Dataset rows:
-=-=-

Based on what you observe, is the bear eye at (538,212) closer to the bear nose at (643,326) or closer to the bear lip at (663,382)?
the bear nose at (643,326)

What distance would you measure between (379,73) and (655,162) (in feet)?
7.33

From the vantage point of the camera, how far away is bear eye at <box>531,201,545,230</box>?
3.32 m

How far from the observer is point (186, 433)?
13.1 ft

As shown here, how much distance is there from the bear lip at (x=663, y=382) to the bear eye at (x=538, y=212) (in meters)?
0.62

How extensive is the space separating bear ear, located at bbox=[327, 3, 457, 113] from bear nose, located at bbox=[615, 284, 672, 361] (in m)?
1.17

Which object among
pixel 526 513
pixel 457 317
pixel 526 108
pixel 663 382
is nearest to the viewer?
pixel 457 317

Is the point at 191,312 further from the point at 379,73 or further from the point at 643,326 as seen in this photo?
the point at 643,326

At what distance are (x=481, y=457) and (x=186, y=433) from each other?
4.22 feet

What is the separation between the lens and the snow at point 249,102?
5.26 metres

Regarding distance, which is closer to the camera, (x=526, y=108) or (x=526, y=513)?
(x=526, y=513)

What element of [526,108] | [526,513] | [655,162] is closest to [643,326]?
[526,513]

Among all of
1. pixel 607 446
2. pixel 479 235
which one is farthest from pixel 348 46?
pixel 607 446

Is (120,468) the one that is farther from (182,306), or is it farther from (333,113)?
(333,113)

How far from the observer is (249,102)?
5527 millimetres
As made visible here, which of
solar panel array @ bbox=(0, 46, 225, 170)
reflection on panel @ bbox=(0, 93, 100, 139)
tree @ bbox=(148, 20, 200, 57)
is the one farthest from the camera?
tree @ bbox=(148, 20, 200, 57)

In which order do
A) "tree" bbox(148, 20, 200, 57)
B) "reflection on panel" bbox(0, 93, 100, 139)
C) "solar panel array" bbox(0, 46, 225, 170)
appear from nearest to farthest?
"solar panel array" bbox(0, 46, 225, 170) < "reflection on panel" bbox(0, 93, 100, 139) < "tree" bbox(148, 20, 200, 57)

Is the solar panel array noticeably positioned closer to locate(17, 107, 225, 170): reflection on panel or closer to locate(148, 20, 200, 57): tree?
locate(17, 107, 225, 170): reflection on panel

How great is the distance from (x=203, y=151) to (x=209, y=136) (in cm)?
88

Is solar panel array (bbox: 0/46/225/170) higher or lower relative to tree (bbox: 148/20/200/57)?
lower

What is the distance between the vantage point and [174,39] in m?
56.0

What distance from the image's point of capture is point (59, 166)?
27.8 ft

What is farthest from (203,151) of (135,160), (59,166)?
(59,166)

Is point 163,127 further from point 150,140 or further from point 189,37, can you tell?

-=-=-

OBJECTIVE: Revise the records above, replacing every instance of "bear eye" with "bear's eye" and keeping all other text unchanged.

CORRECT OUTPUT:
Based on what you observe, is the bear's eye at (538,212) closer to the bear nose at (643,326) or closer to the bear lip at (663,382)?
the bear nose at (643,326)

What distance would you measure between (379,73) and (655,162) (in feet)?
7.33

From the vantage point of the camera, how far away is bear's eye at <box>531,201,545,230</box>?
3.32 m

How far from the observer is point (186, 433)?
13.1 ft

As shown here, how much distance is there from the bear lip at (x=663, y=382) to the bear's eye at (x=538, y=212) (in meters)?
0.62

How extensive is the space separating bear ear, located at bbox=[327, 3, 457, 113] from bear nose, located at bbox=[615, 284, 672, 361] (in m)?
1.17

Which object among
pixel 526 513
pixel 457 317
pixel 526 108
pixel 663 382
is nearest to the viewer?
pixel 457 317

Is the point at 191,312 further from the point at 379,73 or further from the point at 643,326 as seen in this photo?
the point at 643,326

At what distance are (x=481, y=457) and (x=186, y=433) from each other?
4.22 feet

What is the separation between the lens and the snow at point 249,102?
5.26 metres

Regarding distance, which is closer to the camera, (x=526, y=108) or (x=526, y=513)?
(x=526, y=513)

What element of [526,108] | [526,513] | [655,162] is closest to [643,326]?
[526,513]

Among all of
1. pixel 607 446
2. pixel 479 235
which one is farthest from pixel 348 46?
pixel 607 446

Is (120,468) the one that is farther from (182,306), or is it farther from (333,113)?
(333,113)

How far from the observer is (249,102)?
5527 millimetres
As made visible here, which of
solar panel array @ bbox=(0, 46, 225, 170)
reflection on panel @ bbox=(0, 93, 100, 139)
tree @ bbox=(148, 20, 200, 57)
is the one farthest from the camera?
tree @ bbox=(148, 20, 200, 57)

In which order do
A) "tree" bbox(148, 20, 200, 57)
B) "reflection on panel" bbox(0, 93, 100, 139)
C) "solar panel array" bbox(0, 46, 225, 170)
appear from nearest to farthest?
"solar panel array" bbox(0, 46, 225, 170) < "reflection on panel" bbox(0, 93, 100, 139) < "tree" bbox(148, 20, 200, 57)

Is the solar panel array noticeably positioned closer to locate(17, 107, 225, 170): reflection on panel or closer to locate(148, 20, 200, 57): tree?
locate(17, 107, 225, 170): reflection on panel

How great is the distance from (x=203, y=151) to (x=209, y=136) (in cm)?
88

Is solar panel array (bbox: 0/46/225/170) higher or lower relative to tree (bbox: 148/20/200/57)?
lower

What is the distance between the vantage point and [174,39] in m?
56.0

What distance from the image's point of capture is point (59, 166)?
27.8 ft

What is farthest from (203,151) of (135,160), (59,166)?
(59,166)

Is point 163,127 further from point 150,140 or further from point 189,37, can you tell?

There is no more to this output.